Inflammatory Bowel Disease

Inflammatory Bowel Disease

Definition/diagnostic criteria Inflammatory bowel disease (IBD) encompasses two major chronic conditions, Crohn’s Disease (CD) and Ulcerative Colitis (UC), characterised by intermittent inflammation of the gastrointestinal tract. Diagnosis typically involves a combination of clinical evaluation, endoscopy, histopathology, and radiology. Distinction between UC and CD is essential, given their varied treatment approaches and prognoses.

Epidemiology In the UK, the incidence of IBD is increasing. Approximately 300,000 individuals are affected by UC and CD. The onset can occur at any age, but peak incidence is between 15 and 30 years. Both genetic predispositions and environmental factors (such as smoking, diet, and microbial exposure) are implicated in its aetiology. UC shows a slight predominance in males, while CD is more common in females.


Clinical features Symptoms include persistent diarrhoea, abdominal pain, weight loss, and blood or mucus in the stool. Extra-intestinal manifestations may affect the skin, eyes, joints, and liver. The presentation can vary significantly between individuals and over time, with periods of remission and exacerbation.
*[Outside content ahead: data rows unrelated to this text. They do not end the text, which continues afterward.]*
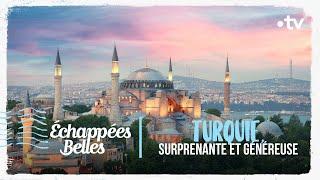 Turquie, surprenante et généreuse - Échappées belles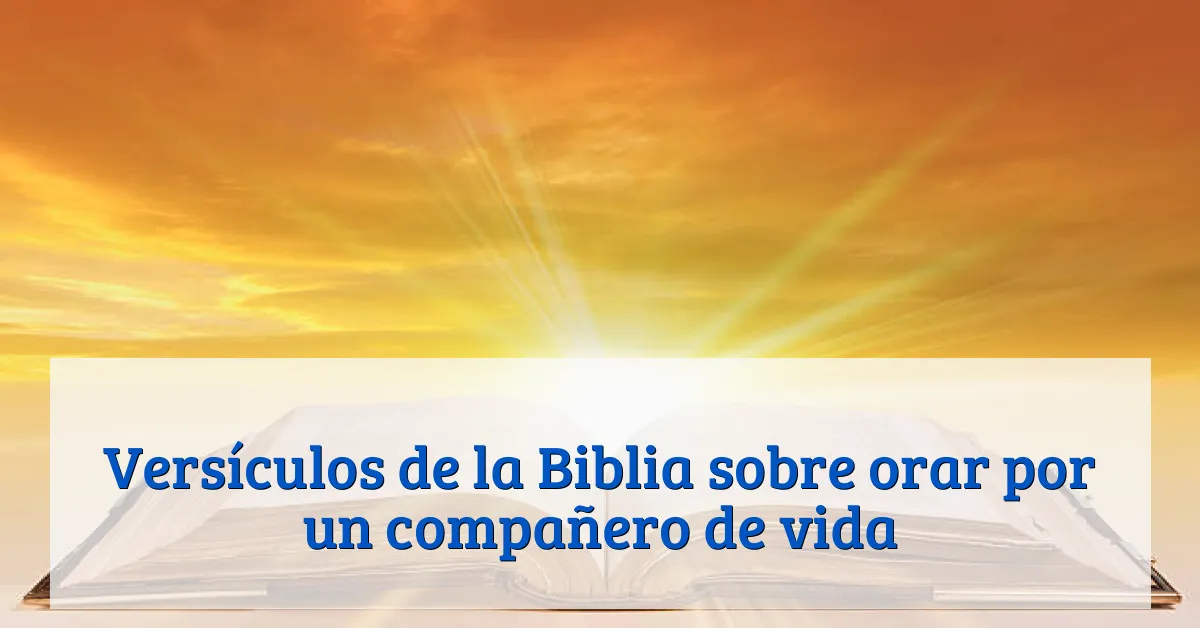 Versículos de la Biblia sobre orar por un compañero de vida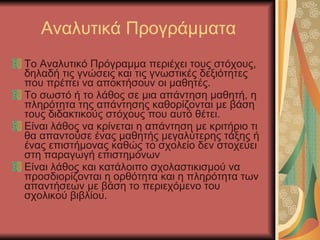 Αναλυτικά Προγράμματα Το Αναλυτικό Πρόγραμμα περιέχει τους στόχους, δηλαδή τις γνώσεις και τις γνωστικές δεξιότητες που πρέπει να αποκτήσουν οι μαθητές. Το σωστό ή το λάθος σε μια απάντηση μαθητή, η πληρότητα της απάντησης καθορίζονται με βάση τους διδακτικούς στόχους που αυτό θέτει. Είναι λάθος να κρίνεται η απάντηση με κριτήριο τι θα απαντούσε ένας μαθητής μεγαλύτερης τάξης ή ένας επιστήμονας καθώς το σχολείο δεν στοχεύει στη παραγωγή επιστημόνων Είναι λάθος και κατάλοιπο σχολαστικισμού να προσδιορίζονται η ορθότητα και η πληρότητα των απαντήσεων με βάση το περιεχόμενο του σχολικού βιβλίου. 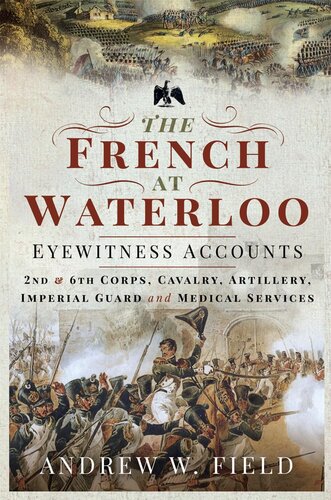 The French At Waterloo Eyewitness Accounts Ii And Vi Corps Cavalry Artillery Imperial Guard And Medical Services Andrew W Field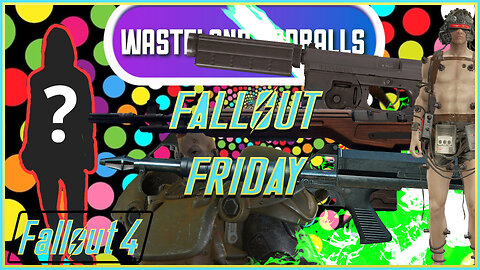 Wasteland Oddballs - Fallout Friday (Fallout 4 Mods)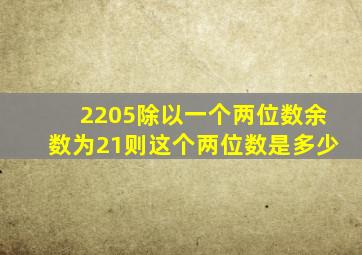 2205除以一个两位数余数为21则这个两位数是多少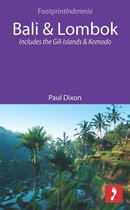 Footprint Focus - Bali & Lombok: Includes the Gili Islands and Komodo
Investigations Initial assessments involve blood tests to indicate inflammation (elevated CRP, ESR) and anaemia. Stool samples may exclude infections. Calprotectin, a stool marker, is used to differentiate IBD from irritable bowel syndrome (IBS) and monitor disease activity. Colonoscopy with biopsies remains the gold standard for diagnosis, differentiating between UC and CD and assessing the extent and severity of disease. Imaging, including MRI or CT enterography, is particularly useful for evaluating CD.

Treatment Management strategies involve controlling inflammation, maintaining remission, and addressing nutritional deficiencies. Treatment choice depends on disease type, location, severity, and response to previous treatments.

  1. Aminosalicylates (5-ASAs): Mainly used in UC for inducing and maintaining remission.
  2. Corticosteroids: Used for inducing remission in acute flare-ups but not suitable for long-term use due to side effects.
  3. Immunomodulators: Such as azathioprine or methotrexate, used for maintaining remission and reducing steroid dependency.
  4. Biologic therapies: Including anti-TNF agents (e.g., infliximab) and integrin receptor antagonists, used for patients with moderate-to-severe IBD, particularly those who do not respond to conventional therapy.
  5. Surgery: May be necessary for complications or severe disease, more commonly in CD than UC.

Diet and lifestyle adjustments, as well as psychological support, are also crucial aspects of management.

Prognosis: IBD is a chronic condition with periods of remission and relapse. Complications may include strictures, abscesses, fistulas (particularly in CD), and a slightly increased risk of colorectal cancer, especially in long-standing UC. With appropriate and timely treatment, most individuals maintain a good quality of life, although surgery or hospital admissions may be required. Regular monitoring and a collaborative approach between patients and healthcare providers are essential for effective management.